Editor’s note: This transcript has been edited for clarity.

Sheryl Stevenson: We're joined today by David Szanto, a medical student at Stony Brook, who is working with the Department of Neurology at the Icahn School of Medicine at Mount Sinai. Welcome to you, David. We're so excited to learn more about the ARVO presentation. Can you tell us a little about machine learning and the visual field loss outcomes that you are discovering?

David Szanto: Sure. Thank you for meeting with me, Sheryl. This work has been a collaboration [among] the Departments of Ophthalmology and Neurology at the Icahn School of Medicine; Bioengineering and Neuro-ophthalmology at the University of Iowa; Computational Mathematics at the Schepens Institute at Harvard; and the Cork University Hospital in Ireland. Our group is investigating machine learning and other methods to better understand the structure-function relationship of non-glaucoma optic neuropathies. Our research focuses on optic neuritis, which is inflammation of the optic nerve. Clinically, we know that it affects the central visual field and it's associated with thinning of a layer of the macula called the ganglion cell-inner plexiform layer, or GCIPL.

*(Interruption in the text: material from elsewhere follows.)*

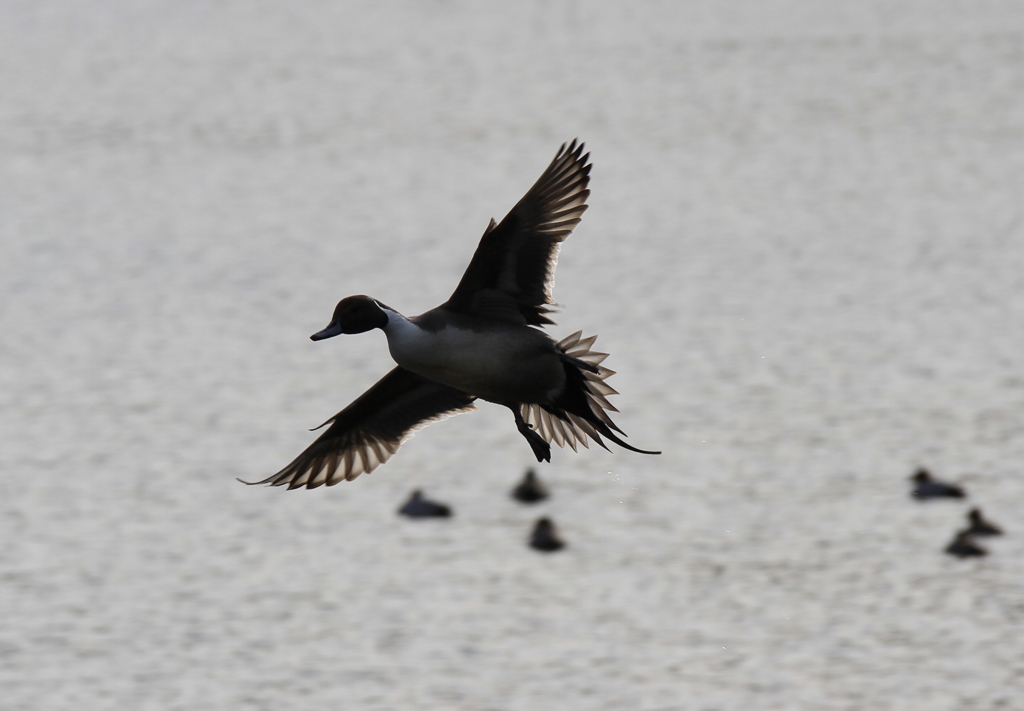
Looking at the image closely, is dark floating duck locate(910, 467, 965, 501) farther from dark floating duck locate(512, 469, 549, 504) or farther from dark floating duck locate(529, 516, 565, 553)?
dark floating duck locate(512, 469, 549, 504)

We've been using an unsupervised machine learning algorithm called archetypal analysis to subclassify the types of optic neuritis with both a 10-2 visual field, which focuses on the central visual field and by the GCIPL layer. To my knowledge, we're the first study to do so.

The algorithm creates some number of archetypes, such that each data point in the dataset can be made up of these archetypes. This is a very simple example but imagine that archetype A is a completely normal visual field and archetype B is major vision loss throughout the entire field. A data point that corresponds to a maybe pretty good but not completely normal visual field might be something like 80% archetype A and 20% archetype B.

What the algorithm does is that it finds recurring patterns in the visual fields and the GCIPL thicknesses, and it lets us know how prevalent those patterns are throughout the entire data.

We find that with almost all eyes with optic neuritis, at least 90 days after an acute optic neuritis attack, they nearly completely recovered their central visual fields comparable to the normal other eye. We also found that eyes with optic neuritis have a significantly thinner GCIPL layer.

Because the same visual fields can be found with pretty different GCIPL thicknesses, we found only a moderate correlation between structure, which is the GCIPL thickness, and function, which is the visual fields.

Interestingly, when we zeroed in on eyes that didn't recover their vision after an acute attack, we found 3 distinct visual field patterns of loss. These patterns were especially well correlated with specific patterns of GCIPL thickness. We can moderately correlate structure and function when vision recovery is good, but we correlate poor vision much better. We think that there's some sort of threshold of thinning, where initially there might be compensation due to overlapping receptor fields, or there's some sort of extra retinal processing. But after a critical mass of neurons are knocked out or thinned, there is persistent visual field loss. Clinically, we're anticipating by better understanding patterns of visual field and GCIPL loss, it will help us to better diagnose optic neuritis or even one day personalized treatment. Not all cases of optic neuritis present the same way.

Stevenson: Excellent. What are the key takeaways for the clinician, long term, looking into their practices maybe a few years from now?

Szanto: By figuring out these subtypes whether somebody might be 30% archetype A or 70% archetype C, that really helps us subclassify optic neuritis in ways that we haven't been able to do before. If we figure out that one subtype can be better treated one way than another, then we can really do that personalized treatment to target specific kinds of optic neuritis.